Patients and Methods: Initially, 96 healthy Saudi individuals were recruited from the Family Medicine Polyclinics at KFSHRC to establish the single nucleotide polymorphisms (SNPs) present in genes of interest in the Saudi general population. This was followed by association studies in 507 patients and 597 controls. Candidate patients had undergone total thyroidectomy and received radioiodine ablation. They were on L-thyroxine suppressive therapy (Euthyrox, Merck Pharmaceuticals, NJ, USA), aiming at obtaining either suppressed (TSH <0.1 mU/L) or near-suppressed (0.1≤TSH<0.5 mU/L) serum TSH levels with FT4 in the normal range (12-22 pmol/L). Identification of SNPs was accomplished by sequencing all exons and exon-intron boundaries using MegaBACE DNA analysis system, and the association of the gene variants with risk of thyroid cancer and/or thyroxin dose requirement in the patient population was accomplished using real-time PCR with Taqman chemistry.

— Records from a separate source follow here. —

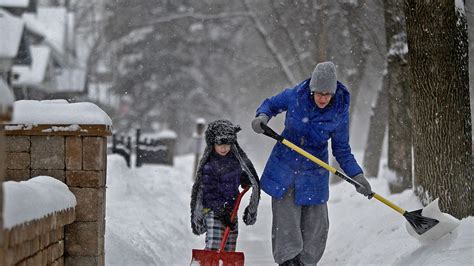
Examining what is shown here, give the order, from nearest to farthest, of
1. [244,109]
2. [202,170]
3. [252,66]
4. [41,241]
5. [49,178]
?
[41,241], [49,178], [202,170], [252,66], [244,109]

Result: Several novel and familiar SNPs were described in the studied genes with a minor allele frequency of 0.05 in the general population, of which 39 were selected for association studies. Following the adjustment for age, gender and smoking, the rs1321108, rs1321109 of the TSHβ gene, rs11123172, rs67776659 of the PAX8 gene and rs945006 of the DIO3 were associated with DTC. Interestingly, several haplotypes constructed from the studied SNPs in PAX8, TSHβ and NIS were associated with disease. The rs12084242, rs12095080, rs17109582 of DIO1, rs1321109 of TSHβ, rs2241975, and rs3738913 of PAX8 were associated with thyroxine dose requirement in the suppressed group, rs12095080 of DIO1 as well as rs2241975 and rs4849186 of PAX8 were associated with the difference in thyroxine dose requirement in the combined group, and rs4849186 and rs1478 of PAX8 were associated in the near- suppressed group.
Discussion and Conclusion: The study has revealed that TSHβ, NIS PAX8 and DIO3 are associated with DTC risk, and changes in DIO1, TSHβ and PAX8 may be important with respect to the requirement of altering thyroxine dose in therapy of DTC.